Silver (XAG/USD) is attempting a modest recovery on Tuesday after sliding from a fresh year-to-date high, as investors digest a wave of key economic data from China, the Eurozone, and the United States.
The pullback follows a sharp rally that saw Silver hit $39.13 in the previous session — its highest level of 2024 — before profit-taking sent the metal back toward the $38.00 psychological threshold.
At the time of writing, XAG/USD continues to trade within a well-defined ascending channel, with price action highly sensitive to shifts in risk sentiment and the near-term direction of the US Dollar.
US Dollar Strength Caps Silver Gains Following CPI and Yield Reaction
Silver’s upside has been limited by renewed strength in the US Dollar, as the June Consumer Price Index (CPI) report reinforced expectations that the Federal Reserve may delay rate cuts. Headline inflation rose 2.7% year-over-year, in line with forecasts, while core CPI came in at 2.9%, just below the 3.0% consensus but still notably above the Fed’s 2% target.
The slower-than-hoped disinflation pace led markets to trim the odds of a September rate cut. Fed funds futures now price in a 59% chance of a cut, slightly down from pre-release levels. As Treasury yields edged higher, the US Dollar gained ground, weighing on non-yielding assets like Silver. The Greenback’s relative strength reflects continued resilience in the US economy, which remains more robust compared to many global peers.
Global Industrial Strength Offers Support for Silver Prices
Despite the pressure from a stronger USD, downside in Silver has been cushioned by solid industrial data out of China and the Eurozone. In Asia, China’s Q2 GDP grew by 5.2% year-over-year — slightly above expectations — while quarterly growth reached 1.1%, beating the 0.9% forecast. More critically for Silver, industrial production surged 6.8% YoY, up from 5.8%, pointing to strong demand in manufacturing and factory output.
Given Silver’s broad industrial applications — particularly in electronics, solar energy, and heavy manufacturing — improving production trends support its physical demand outlook.
Meanwhile, Eurozone industrial output delivered a bullish surprise in May, rising 1.7% month-over-month and 3.7% year-over-year, significantly outperforming expectations.
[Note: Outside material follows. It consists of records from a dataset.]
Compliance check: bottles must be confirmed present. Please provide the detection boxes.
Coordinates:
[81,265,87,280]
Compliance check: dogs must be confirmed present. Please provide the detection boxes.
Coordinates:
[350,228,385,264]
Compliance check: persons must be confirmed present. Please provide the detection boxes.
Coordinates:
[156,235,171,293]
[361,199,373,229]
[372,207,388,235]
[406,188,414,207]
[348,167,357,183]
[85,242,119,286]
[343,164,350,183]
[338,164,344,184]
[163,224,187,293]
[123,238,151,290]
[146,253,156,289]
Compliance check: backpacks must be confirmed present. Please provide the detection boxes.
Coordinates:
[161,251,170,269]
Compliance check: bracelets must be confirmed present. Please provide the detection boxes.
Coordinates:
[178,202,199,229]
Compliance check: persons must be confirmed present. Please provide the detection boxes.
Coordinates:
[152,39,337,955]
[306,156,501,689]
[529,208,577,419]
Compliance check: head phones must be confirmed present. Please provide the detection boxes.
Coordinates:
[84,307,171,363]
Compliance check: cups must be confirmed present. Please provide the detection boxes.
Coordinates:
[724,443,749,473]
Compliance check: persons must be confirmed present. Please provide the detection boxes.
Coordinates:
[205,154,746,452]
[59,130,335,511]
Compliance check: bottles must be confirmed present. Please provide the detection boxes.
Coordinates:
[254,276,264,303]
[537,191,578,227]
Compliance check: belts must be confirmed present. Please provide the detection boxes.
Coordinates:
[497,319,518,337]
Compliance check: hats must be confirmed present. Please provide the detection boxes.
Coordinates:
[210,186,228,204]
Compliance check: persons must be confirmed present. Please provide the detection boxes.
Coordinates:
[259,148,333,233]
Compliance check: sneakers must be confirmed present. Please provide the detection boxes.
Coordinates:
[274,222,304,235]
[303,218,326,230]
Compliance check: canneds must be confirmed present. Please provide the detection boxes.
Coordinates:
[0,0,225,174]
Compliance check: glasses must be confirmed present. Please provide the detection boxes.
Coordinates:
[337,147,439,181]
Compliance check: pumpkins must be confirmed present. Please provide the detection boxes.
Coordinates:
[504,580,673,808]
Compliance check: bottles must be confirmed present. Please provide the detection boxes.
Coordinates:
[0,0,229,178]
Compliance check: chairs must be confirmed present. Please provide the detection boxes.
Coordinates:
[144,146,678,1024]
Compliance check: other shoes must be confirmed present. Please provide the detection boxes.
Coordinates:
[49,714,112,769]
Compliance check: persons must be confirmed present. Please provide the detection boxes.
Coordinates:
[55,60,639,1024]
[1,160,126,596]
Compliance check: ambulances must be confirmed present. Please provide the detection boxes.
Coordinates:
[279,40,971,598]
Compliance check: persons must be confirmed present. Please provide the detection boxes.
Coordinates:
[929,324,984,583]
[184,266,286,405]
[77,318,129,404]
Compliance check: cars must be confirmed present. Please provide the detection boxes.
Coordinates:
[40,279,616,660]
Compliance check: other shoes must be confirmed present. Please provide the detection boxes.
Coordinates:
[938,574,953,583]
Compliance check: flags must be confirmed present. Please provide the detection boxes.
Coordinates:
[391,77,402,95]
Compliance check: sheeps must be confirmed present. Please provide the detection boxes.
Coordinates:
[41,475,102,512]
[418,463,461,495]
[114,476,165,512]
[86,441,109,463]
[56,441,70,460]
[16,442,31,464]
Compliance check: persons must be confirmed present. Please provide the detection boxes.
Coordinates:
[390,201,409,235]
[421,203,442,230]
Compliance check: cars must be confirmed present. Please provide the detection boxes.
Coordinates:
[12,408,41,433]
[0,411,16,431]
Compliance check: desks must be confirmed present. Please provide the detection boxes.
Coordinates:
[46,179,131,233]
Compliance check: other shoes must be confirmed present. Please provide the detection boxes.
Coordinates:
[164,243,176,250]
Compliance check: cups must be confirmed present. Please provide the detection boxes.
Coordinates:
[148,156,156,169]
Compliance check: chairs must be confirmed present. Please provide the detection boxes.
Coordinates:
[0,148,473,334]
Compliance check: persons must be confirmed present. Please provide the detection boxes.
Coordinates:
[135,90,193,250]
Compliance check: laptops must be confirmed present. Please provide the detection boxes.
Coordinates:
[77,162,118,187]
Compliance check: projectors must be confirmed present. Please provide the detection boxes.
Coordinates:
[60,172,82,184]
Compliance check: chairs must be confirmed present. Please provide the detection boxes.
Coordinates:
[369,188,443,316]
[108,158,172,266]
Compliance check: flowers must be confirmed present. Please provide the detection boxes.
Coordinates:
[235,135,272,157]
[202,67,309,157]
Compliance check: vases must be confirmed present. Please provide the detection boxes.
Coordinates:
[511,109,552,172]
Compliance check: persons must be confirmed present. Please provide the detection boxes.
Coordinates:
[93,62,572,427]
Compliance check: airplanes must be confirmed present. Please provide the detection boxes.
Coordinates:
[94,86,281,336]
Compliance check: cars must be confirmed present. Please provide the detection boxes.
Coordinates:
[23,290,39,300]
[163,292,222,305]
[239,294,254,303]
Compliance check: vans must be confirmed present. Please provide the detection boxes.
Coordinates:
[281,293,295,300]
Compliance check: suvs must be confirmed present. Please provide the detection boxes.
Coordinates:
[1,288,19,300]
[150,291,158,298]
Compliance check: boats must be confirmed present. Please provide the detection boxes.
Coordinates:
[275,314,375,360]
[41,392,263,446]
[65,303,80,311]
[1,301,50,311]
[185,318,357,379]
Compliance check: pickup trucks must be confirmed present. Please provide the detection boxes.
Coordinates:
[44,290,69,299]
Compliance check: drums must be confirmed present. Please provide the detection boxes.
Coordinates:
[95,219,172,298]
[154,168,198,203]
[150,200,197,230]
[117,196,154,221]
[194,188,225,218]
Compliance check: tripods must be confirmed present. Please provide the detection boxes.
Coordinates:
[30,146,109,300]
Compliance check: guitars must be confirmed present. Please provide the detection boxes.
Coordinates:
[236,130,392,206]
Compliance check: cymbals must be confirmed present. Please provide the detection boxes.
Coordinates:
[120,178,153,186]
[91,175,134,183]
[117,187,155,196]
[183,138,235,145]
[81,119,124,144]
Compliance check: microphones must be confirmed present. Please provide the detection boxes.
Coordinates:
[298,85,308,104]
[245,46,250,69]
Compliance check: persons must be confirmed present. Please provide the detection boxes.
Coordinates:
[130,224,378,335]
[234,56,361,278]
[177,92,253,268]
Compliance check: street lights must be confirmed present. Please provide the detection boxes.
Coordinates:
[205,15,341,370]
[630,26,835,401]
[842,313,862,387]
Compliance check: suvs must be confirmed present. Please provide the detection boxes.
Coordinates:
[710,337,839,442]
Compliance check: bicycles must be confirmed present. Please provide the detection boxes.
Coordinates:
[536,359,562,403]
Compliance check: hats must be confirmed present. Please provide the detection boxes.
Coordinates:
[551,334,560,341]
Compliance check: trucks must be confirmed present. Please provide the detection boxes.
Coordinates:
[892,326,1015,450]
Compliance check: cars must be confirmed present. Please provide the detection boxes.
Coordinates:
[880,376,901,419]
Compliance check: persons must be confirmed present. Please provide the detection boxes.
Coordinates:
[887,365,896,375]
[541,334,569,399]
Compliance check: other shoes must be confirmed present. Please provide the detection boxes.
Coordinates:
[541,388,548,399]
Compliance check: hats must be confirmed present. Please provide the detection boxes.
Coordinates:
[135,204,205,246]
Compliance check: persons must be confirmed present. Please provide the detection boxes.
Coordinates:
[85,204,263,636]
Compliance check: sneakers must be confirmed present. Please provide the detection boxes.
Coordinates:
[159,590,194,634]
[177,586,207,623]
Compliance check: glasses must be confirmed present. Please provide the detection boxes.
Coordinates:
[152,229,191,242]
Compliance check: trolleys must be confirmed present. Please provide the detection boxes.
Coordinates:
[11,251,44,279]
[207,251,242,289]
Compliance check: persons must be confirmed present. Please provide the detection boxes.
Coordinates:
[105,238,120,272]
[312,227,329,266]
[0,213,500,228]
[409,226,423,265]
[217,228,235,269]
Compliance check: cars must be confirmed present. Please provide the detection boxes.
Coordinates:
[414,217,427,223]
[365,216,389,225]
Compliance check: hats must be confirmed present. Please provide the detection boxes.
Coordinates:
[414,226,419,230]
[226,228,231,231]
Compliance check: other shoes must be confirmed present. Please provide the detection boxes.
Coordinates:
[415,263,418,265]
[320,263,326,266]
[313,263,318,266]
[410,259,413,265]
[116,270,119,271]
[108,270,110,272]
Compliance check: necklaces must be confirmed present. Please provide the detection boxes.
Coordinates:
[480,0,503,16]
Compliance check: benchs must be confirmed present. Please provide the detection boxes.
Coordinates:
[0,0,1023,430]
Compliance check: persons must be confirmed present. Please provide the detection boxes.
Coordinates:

The recovery from April’s decline signals renewed strength in the European manufacturing sector, further boosting the demand narrative for Silver.
Technical Outlook: Silver Pulls Back But Holds Rising Channel
Silver’s rally stalled after reaching a YTD peak at $39.13 on Monday, triggering a wave of profit-taking that pushed prices below $38.50. As of Tuesday, XAG/USD is hovering near the $38.00 mark, trading within a rising channel visible on the 4-hour chart.
Key support lies at $38.00, followed by the 50-period Simple Moving Average (SMA) near $37.23. If selling pressure intensifies, the next major support zone is seen around $36.50. On the upside, resistance remains at the $39.13 high, with a break above potentially opening the path toward new multi-year highs.
The Relative Strength Index (RSI) has eased to 58, indicating cooling bullish momentum but staying above neutral territory. While not yet signaling oversold conditions, the loss of momentum suggests that bulls need to reclaim ground above $38.50 to regain control. Otherwise, Silver may face further consolidation or a short-term pullback before the uptrend resumes.
Overall, as long as XAG/USD remains within the ascending channel and global industrial demand stays robust, dips are likely to be viewed as buying opportunities by longer-term bulls.